Border agents in contact before deadly shooting
PHOENIX (AP) — A new report into a shooting that left a U.S. Border Patrol agent dead says three agents responding to an alarm were apparently in radio contact as they approached from opposite directions before opening fire on each other in the Arizona desert.
A sheriff's report released Friday says it was a clear night and the agents were on patrol separately when the call came in at about 1:30 a.m. Oct. 2 that an underground sensor aimed at detecting smugglers and illegal immigrants had been tripped.
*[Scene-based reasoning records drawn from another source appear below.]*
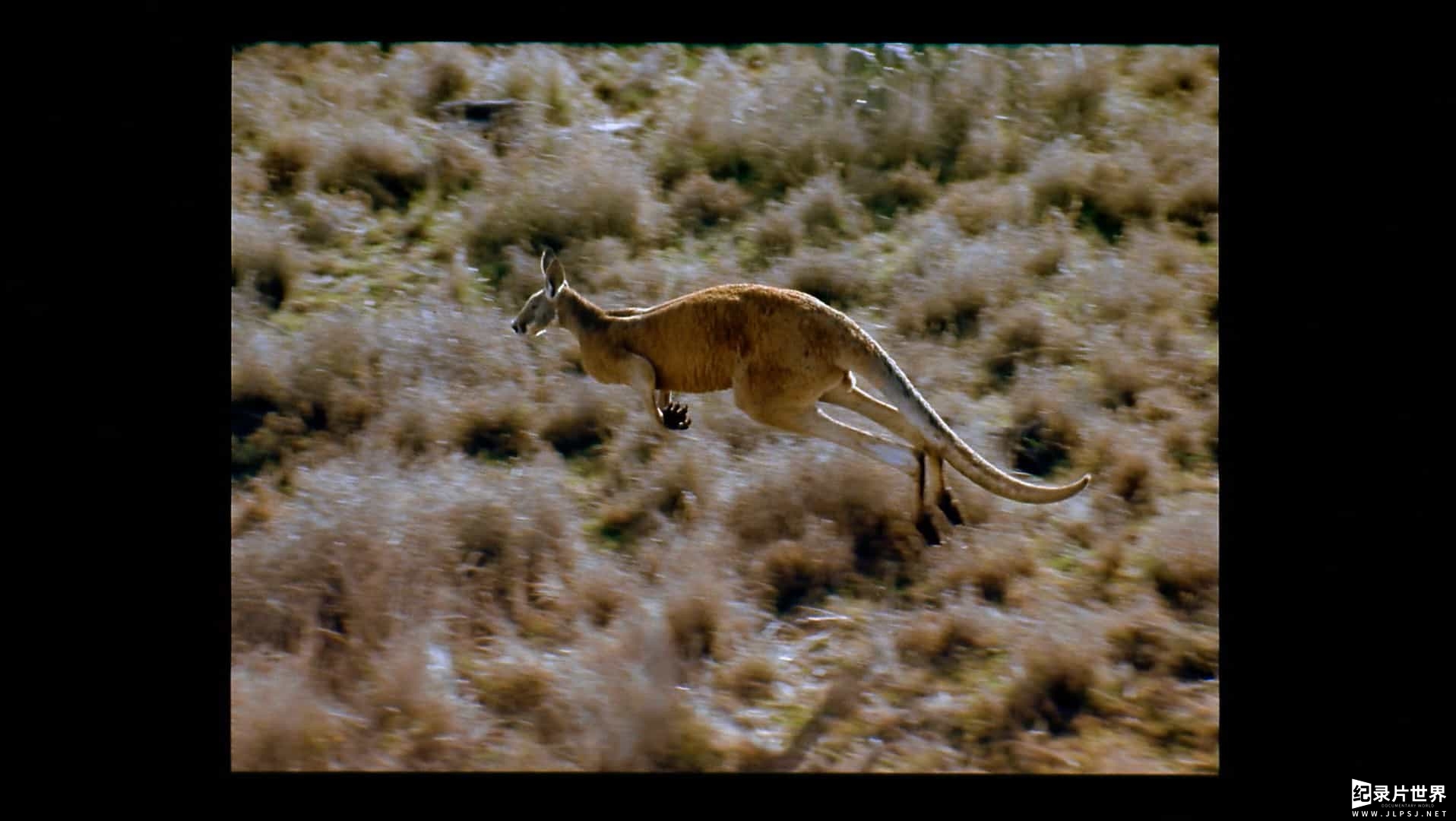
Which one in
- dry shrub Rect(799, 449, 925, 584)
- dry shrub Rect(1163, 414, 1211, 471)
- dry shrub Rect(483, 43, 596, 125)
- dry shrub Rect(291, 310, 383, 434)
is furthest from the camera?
dry shrub Rect(483, 43, 596, 125)

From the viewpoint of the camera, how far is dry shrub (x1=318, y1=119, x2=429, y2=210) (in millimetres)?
9789

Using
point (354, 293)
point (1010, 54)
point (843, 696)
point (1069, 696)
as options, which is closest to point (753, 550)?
point (843, 696)

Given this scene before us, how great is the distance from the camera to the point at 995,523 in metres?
6.84

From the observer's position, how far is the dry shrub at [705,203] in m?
9.41

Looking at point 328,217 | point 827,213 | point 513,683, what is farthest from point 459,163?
point 513,683

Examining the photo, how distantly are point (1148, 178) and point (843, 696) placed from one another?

Agent Nicholas Ivie, 30, approached on foot from the north. The two other agents walked in from the south when Ivie apparently opened fire, eliciting a deadly barrage of return fire from his colleagues.
Ivie was killed. Another agent was wounded. The third wasn't injured.
Questions had swirled as to whether the agents were in radio contact with each other in the rugged, hilly terrain where signals can be spotty. A communication breakdown could have led to the confusion and ensuing shootout.
However, according to the preliminary report by the Cochise County sheriff's office, which is investigating the case along with the FBI, the uninjured agent later told authorities "they were in radio communication with Agent Ivie."
"At one point she observed (Ivie) signaling them with his flashlight," according to the report.
The agent, whose name hasn't been released, told investigators "as they were walking up the trail she heard yelling and then observed muzzle flashes in front of her and heard gunfire."
"She drew her weapon and took cover," the report states.
The agent also said she thought she saw several people moving through the darkness and whispering after the shooting.
The FBI declined to comment on the report, citing its own ongoing investigation.
Authorities have said the agents were about 20 yards from each other when the gunfire erupted. Acting Cochise County Sheriff Rod Rothrock has characterized the shooting as accidental, adding he didn't expect any criminal charges to be filed.
The FBI has called it a case of friendly fire but has declined to comment on any other aspects of the investigation.
One sheriff's deputy noted in the report that authorities initially believed it was a "possible ambush."